As the feasting continues, Mary enters. In an extravagant act of thanksgiving, a prophetic act too, she pours out precious perfume and anoints Jesus’ feet. She unbinds her hair, an undressing, a vulnerability, as she gives the most precious gift the house can offer – a jar of nard. This act of kneeling has its later echo: as Jesus kneels to wash his disciples’ feet. I wonder whether Jesus was remembering this act of Mary’s when he knelt before his friends.
Maybe, for those of us who are missing Mothers day, or birthday parties, or even their own weddings, because of coronavirus isolation, we can think and begin to plan the kind of joyful gatherings we’ll have, the kind of reuniting with loved ones, when this situation has passed.
This feast as recorded by John, and this kneeling, is the subject of the final of my poems for Mary. You can read that here.
Reflection and response.
You will need: a dry twig and a vase or jar, paper cut into leaves, green pencils or felt-tip pens, cotton.
Music suggestion: Hildegard von Bingen (perhaps Antiphon, Caritas Habundant in Omnia
Think of people and situations in need of new life – of healing and restoration and new beginnings. Write them down on the leaves, colouring them in with green. Ask for the Spirit of life to be given them. Tie them to the dry twig, giving thanks for new life.
Is there something you could do to support or cheer a sick person, or someone caring for a sick person? Or is there a seemingly dead situation that could be open to new life?
Alternatively, you can pick a budding twig to watch unfold, visiting it each day and praying as above, or cutting it and putting it by a light place in your home. Celebrate the hope of new life coming from something that looks as if it might well be dead.
There are many community groups, and individuals, who are gathering together – often virtually – to help and support those around them – cooking meals, arranging deliveries, making calls – showing love in a way which respects the increased personal boundaries we need at the moment.

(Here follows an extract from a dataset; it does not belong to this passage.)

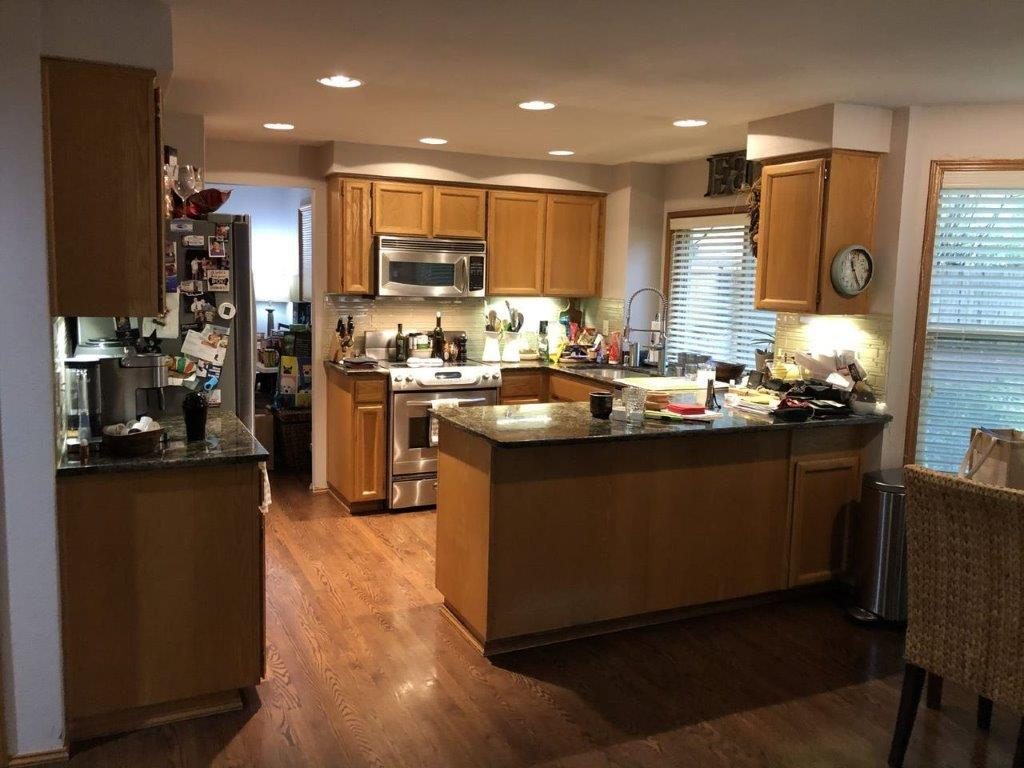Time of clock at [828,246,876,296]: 11:25
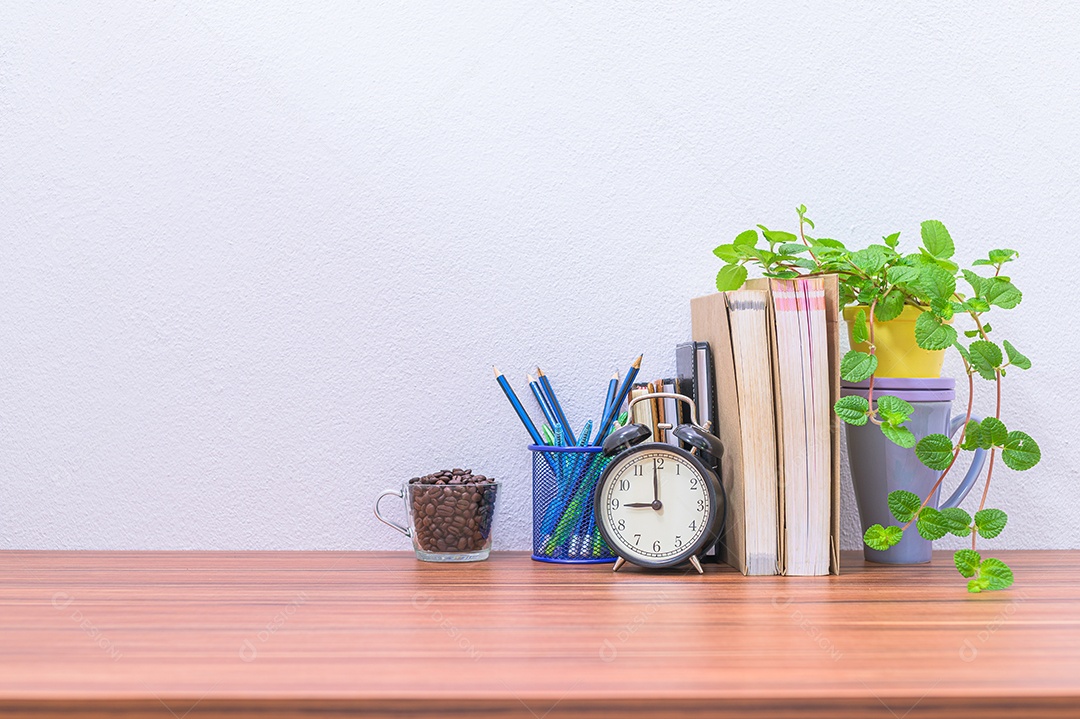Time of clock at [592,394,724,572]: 8:59
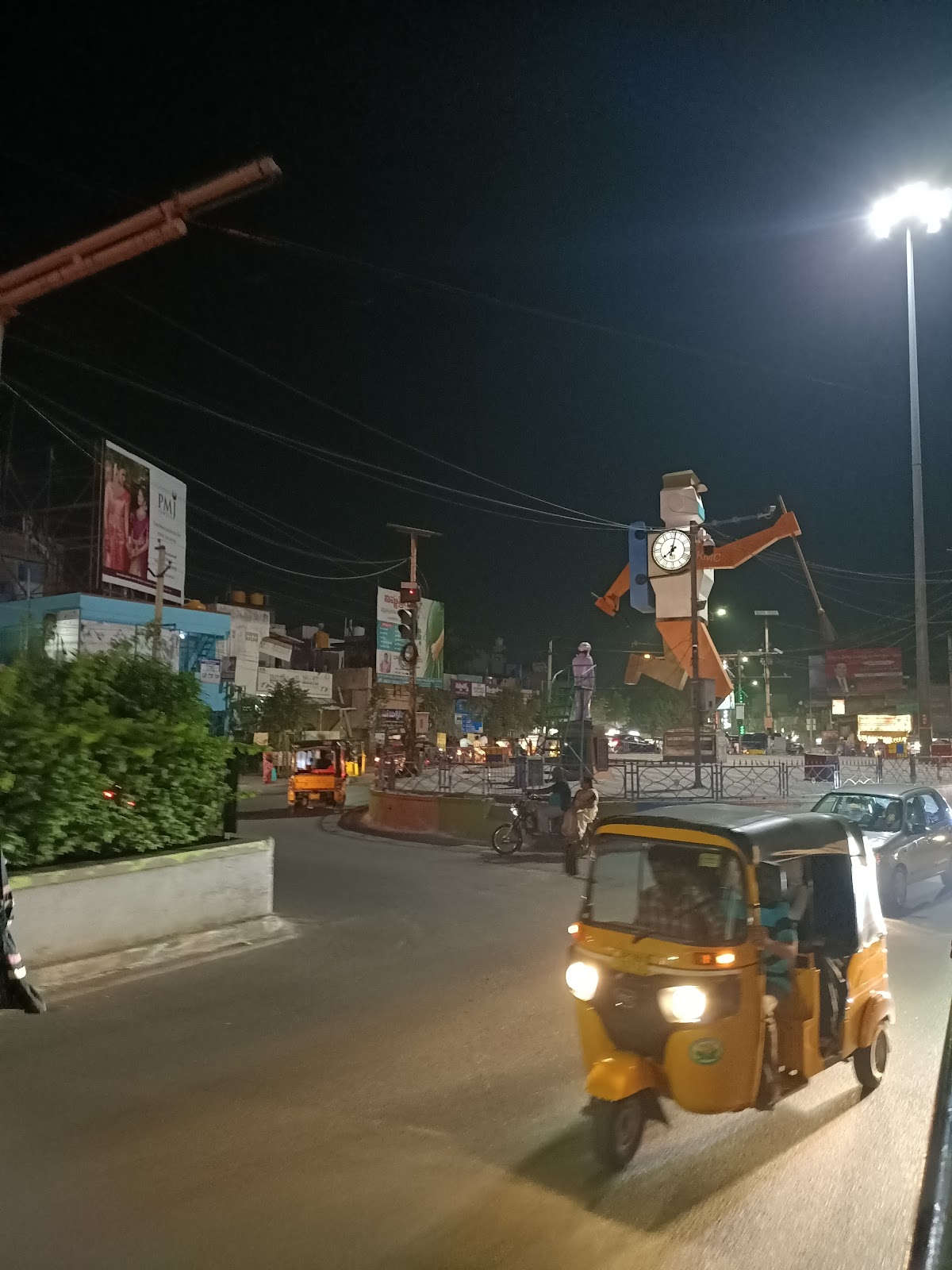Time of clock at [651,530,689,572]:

If you are feeling anxious, or helpless, in the face of the current situation, there may be something you can do to bring hope or help to someone else. You can be part of the movement to bring new life to dark places.
Ask God whether there are ways you could ‘practise resurrection’. God delights in using the flawed, the old and the cast aside, like Moses or Abraham….. Ask Jesus to bring his resurrection life into yours now, to breathe into the dead and dark places. Similarly, ask him to do the same for those you love and for your community.
Ask, too, where you could be part of this process of making all things new, bringing new life.
Start simply – renew an old, thrown-away object: restore a piece of furniture, reuse old fabric for a sewing project, plant vegetables in a neglected place, make compost, use broken plates for mosaic, make something beautiful out of what has been cast aside.
Please feel free to use any of this material that helps you, saying where it is from.